#### YOUR INSTRUCTIONS:
Return all the entries word for word.

[Saved data entries]
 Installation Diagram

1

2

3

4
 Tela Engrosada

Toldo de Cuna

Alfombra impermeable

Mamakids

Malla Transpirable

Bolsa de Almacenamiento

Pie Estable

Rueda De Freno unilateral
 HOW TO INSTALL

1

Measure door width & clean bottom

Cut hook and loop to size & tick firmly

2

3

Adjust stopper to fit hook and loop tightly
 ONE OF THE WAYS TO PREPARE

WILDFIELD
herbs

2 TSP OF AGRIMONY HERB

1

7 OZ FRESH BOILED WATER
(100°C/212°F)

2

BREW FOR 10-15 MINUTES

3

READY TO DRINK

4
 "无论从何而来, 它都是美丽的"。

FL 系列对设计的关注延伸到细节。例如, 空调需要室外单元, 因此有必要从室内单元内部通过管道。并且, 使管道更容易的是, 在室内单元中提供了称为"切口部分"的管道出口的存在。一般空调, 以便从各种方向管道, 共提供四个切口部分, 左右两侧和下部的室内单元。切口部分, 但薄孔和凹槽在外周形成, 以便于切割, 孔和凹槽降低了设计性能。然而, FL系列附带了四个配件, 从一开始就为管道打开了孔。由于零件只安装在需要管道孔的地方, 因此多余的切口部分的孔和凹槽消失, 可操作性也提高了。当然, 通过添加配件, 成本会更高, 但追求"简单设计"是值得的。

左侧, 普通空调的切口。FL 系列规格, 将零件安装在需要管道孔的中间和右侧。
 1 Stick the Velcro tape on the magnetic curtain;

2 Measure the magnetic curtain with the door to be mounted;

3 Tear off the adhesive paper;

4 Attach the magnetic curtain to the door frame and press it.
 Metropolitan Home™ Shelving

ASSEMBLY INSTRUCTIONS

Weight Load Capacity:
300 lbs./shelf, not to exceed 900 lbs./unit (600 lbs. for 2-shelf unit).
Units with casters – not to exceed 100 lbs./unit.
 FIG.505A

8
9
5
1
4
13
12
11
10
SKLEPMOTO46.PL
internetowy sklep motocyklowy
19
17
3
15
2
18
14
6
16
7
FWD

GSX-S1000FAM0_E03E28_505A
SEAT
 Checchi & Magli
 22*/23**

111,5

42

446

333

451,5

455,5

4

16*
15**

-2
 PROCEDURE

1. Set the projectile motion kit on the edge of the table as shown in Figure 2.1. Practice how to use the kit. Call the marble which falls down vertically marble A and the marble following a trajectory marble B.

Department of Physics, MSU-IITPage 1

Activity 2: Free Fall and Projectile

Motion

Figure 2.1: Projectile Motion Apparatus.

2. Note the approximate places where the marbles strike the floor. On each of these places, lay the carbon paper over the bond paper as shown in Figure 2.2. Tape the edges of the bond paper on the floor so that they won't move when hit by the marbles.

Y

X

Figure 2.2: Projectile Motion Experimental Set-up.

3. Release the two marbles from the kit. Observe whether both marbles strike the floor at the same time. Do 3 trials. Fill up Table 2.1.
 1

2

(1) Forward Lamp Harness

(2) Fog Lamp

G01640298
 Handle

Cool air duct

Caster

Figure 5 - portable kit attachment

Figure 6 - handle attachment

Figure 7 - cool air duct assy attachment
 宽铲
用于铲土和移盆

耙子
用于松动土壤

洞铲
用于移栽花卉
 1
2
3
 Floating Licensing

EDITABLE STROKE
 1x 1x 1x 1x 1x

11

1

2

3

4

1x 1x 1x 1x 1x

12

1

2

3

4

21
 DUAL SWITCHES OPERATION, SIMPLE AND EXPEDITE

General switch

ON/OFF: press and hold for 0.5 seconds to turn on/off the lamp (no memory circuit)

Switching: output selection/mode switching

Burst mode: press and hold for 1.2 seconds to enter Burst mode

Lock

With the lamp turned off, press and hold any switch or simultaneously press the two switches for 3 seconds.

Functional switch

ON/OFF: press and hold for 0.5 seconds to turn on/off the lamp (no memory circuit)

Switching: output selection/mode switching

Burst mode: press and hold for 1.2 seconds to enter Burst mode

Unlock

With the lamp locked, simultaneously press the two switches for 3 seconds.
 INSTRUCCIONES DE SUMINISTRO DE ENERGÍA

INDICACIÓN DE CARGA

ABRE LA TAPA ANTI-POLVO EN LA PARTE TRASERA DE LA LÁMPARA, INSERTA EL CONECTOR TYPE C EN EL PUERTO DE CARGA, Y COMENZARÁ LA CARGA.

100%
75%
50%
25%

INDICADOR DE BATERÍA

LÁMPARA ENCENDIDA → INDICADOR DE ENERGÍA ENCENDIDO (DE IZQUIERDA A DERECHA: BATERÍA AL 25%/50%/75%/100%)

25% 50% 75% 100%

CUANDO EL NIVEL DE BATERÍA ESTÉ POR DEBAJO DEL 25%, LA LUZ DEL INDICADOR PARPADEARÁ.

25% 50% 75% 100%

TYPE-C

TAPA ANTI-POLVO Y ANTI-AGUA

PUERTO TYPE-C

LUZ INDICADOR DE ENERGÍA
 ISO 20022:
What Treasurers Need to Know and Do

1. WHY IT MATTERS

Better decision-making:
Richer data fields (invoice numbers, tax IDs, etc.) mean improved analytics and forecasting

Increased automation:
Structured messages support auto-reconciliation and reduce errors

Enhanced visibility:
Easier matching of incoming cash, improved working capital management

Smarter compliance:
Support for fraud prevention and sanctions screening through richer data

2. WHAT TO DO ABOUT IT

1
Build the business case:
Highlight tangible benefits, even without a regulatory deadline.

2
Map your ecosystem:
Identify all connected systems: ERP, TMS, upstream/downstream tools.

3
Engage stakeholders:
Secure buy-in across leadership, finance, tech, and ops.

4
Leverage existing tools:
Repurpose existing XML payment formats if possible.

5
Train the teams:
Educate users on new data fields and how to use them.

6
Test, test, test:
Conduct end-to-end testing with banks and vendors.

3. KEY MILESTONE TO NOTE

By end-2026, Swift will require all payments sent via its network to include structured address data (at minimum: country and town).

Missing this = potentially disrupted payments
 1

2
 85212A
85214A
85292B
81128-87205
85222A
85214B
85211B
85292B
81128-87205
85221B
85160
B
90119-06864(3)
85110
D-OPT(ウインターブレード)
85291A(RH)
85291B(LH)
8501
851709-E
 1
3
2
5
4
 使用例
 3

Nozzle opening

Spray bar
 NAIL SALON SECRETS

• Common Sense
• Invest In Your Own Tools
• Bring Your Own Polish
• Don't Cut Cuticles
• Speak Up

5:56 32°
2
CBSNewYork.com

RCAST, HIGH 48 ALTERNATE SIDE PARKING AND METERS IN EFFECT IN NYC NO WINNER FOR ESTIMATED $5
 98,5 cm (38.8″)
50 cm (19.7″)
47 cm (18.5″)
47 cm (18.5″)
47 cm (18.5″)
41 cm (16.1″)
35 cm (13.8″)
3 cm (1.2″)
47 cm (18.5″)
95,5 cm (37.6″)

#### ANSWER TO THIS PROBLEM:
 Installation Diagram

1

2

3

4
 Tela Engrosada

Toldo de Cuna

Alfombra impermeable

Mamakids

Malla Transpirable

Bolsa de Almacenamiento

Pie Estable

Rueda De Freno unilateral
 HOW TO INSTALL

1

Measure door width & clean bottom

Cut hook and loop to size & tick firmly

2

3

Adjust stopper to fit hook and loop tightly
 ONE OF THE WAYS TO PREPARE

WILDFIELD
herbs

2 TSP OF AGRIMONY HERB

1

7 OZ FRESH BOILED WATER
(100°C/212°F)

2

BREW FOR 10-15 MINUTES

3

READY TO DRINK

4
 "无论从何而来, 它都是美丽的"。

FL 系列对设计的关注延伸到细节。例如, 空调需要室外单元, 因此有必要从室内单元内部通过管道。并且, 使管道更容易的是, 在室内单元中提供了称为"切口部分"的管道出口的存在。一般空调, 以便从各种方向管道, 共提供四个切口部分, 左右两侧和下部的室内单元。切口部分, 但薄孔和凹槽在外周形成, 以便于切割, 孔和凹槽降低了设计性能。然而, FL系列附带了四个配件, 从一开始就为管道打开了孔。由于零件只安装在需要管道孔的地方, 因此多余的切口部分的孔和凹槽消失, 可操作性也提高了。当然, 通过添加配件, 成本会更高, 但追求"简单设计"是值得的。

左侧, 普通空调的切口。FL 系列规格, 将零件安装在需要管道孔的中间和右侧。
 1 Stick the Velcro tape on the magnetic curtain;

2 Measure the magnetic curtain with the door to be mounted;

3 Tear off the adhesive paper;

4 Attach the magnetic curtain to the door frame and press it.
 Metropolitan Home™ Shelving

ASSEMBLY INSTRUCTIONS

Weight Load Capacity:
300 lbs./shelf, not to exceed 900 lbs./unit (600 lbs. for 2-shelf unit).
Units with casters – not to exceed 100 lbs./unit.
 FIG.505A

8
9
5
1
4
13
12
11
10
SKLEPMOTO46.PL
internetowy sklep motocyklowy
19
17
3
15
2
18
14
6
16
7
FWD

GSX-S1000FAM0_E03E28_505A
SEAT
 Checchi & Magli
 22*/23**

111,5

42

446

333

451,5

455,5

4

16*
15**

-2
 PROCEDURE

1. Set the projectile motion kit on the edge of the table as shown in Figure 2.1. Practice how to use the kit. Call the marble which falls down vertically marble A and the marble following a trajectory marble B.

Department of Physics, MSU-IITPage 1

Activity 2: Free Fall and Projectile

Motion

Figure 2.1: Projectile Motion Apparatus.

2. Note the approximate places where the marbles strike the floor. On each of these places, lay the carbon paper over the bond paper as shown in Figure 2.2. Tape the edges of the bond paper on the floor so that they won't move when hit by the marbles.

Y

X

Figure 2.2: Projectile Motion Experimental Set-up.

3. Release the two marbles from the kit. Observe whether both marbles strike the floor at the same time. Do 3 trials. Fill up Table 2.1.
 1

2

(1) Forward Lamp Harness

(2) Fog Lamp

G01640298
 Handle

Cool air duct

Caster

Figure 5 - portable kit attachment

Figure 6 - handle attachment

Figure 7 - cool air duct assy attachment
 宽铲
用于铲土和移盆

耙子
用于松动土壤

洞铲
用于移栽花卉
 1
2
3
 Floating Licensing

EDITABLE STROKE
 1x 1x 1x 1x 1x

11

1

2

3

4

1x 1x 1x 1x 1x

12

1

2

3

4

21
 DUAL SWITCHES OPERATION, SIMPLE AND EXPEDITE

General switch

ON/OFF: press and hold for 0.5 seconds to turn on/off the lamp (no memory circuit)

Switching: output selection/mode switching

Burst mode: press and hold for 1.2 seconds to enter Burst mode

Lock

With the lamp turned off, press and hold any switch or simultaneously press the two switches for 3 seconds.

Functional switch

ON/OFF: press and hold for 0.5 seconds to turn on/off the lamp (no memory circuit)

Switching: output selection/mode switching

Burst mode: press and hold for 1.2 seconds to enter Burst mode

Unlock

With the lamp locked, simultaneously press the two switches for 3 seconds.
 INSTRUCCIONES DE SUMINISTRO DE ENERGÍA

INDICACIÓN DE CARGA

ABRE LA TAPA ANTI-POLVO EN LA PARTE TRASERA DE LA LÁMPARA, INSERTA EL CONECTOR TYPE C EN EL PUERTO DE CARGA, Y COMENZARÁ LA CARGA.

100%
75%
50%
25%

INDICADOR DE BATERÍA

LÁMPARA ENCENDIDA → INDICADOR DE ENERGÍA ENCENDIDO (DE IZQUIERDA A DERECHA: BATERÍA AL 25%/50%/75%/100%)

25% 50% 75% 100%

CUANDO EL NIVEL DE BATERÍA ESTÉ POR DEBAJO DEL 25%, LA LUZ DEL INDICADOR PARPADEARÁ.

25% 50% 75% 100%

TYPE-C

TAPA ANTI-POLVO Y ANTI-AGUA

PUERTO TYPE-C

LUZ INDICADOR DE ENERGÍA
 ISO 20022:
What Treasurers Need to Know and Do

1. WHY IT MATTERS

Better decision-making:
Richer data fields (invoice numbers, tax IDs, etc.) mean improved analytics and forecasting

Increased automation:
Structured messages support auto-reconciliation and reduce errors

Enhanced visibility:
Easier matching of incoming cash, improved working capital management

Smarter compliance:
Support for fraud prevention and sanctions screening through richer data

2. WHAT TO DO ABOUT IT

1
Build the business case:
Highlight tangible benefits, even without a regulatory deadline.

2
Map your ecosystem:
Identify all connected systems: ERP, TMS, upstream/downstream tools.

3
Engage stakeholders:
Secure buy-in across leadership, finance, tech, and ops.

4
Leverage existing tools:
Repurpose existing XML payment formats if possible.

5
Train the teams:
Educate users on new data fields and how to use them.

6
Test, test, test:
Conduct end-to-end testing with banks and vendors.

3. KEY MILESTONE TO NOTE

By end-2026, Swift will require all payments sent via its network to include structured address data (at minimum: country and town).

Missing this = potentially disrupted payments
 1

2
 85212A
85214A
85292B
81128-87205
85222A
85214B
85211B
85292B
81128-87205
85221B
85160
B
90119-06864(3)
85110
D-OPT(ウインターブレード)
85291A(RH)
85291B(LH)
8501
851709-E
 1
3
2
5
4
 使用例
 3

Nozzle opening

Spray bar
 NAIL SALON SECRETS

• Common Sense
• Invest In Your Own Tools
• Bring Your Own Polish
• Don't Cut Cuticles
• Speak Up

5:56 32°
2
CBSNewYork.com

RCAST, HIGH 48 ALTERNATE SIDE PARKING AND METERS IN EFFECT IN NYC NO WINNER FOR ESTIMATED $5
 98,5 cm (38.8″)
50 cm (19.7″)
47 cm (18.5″)
47 cm (18.5″)
47 cm (18.5″)
41 cm (16.1″)
35 cm (13.8″)
3 cm (1.2″)
47 cm (18.5″)
95,5 cm (37.6″)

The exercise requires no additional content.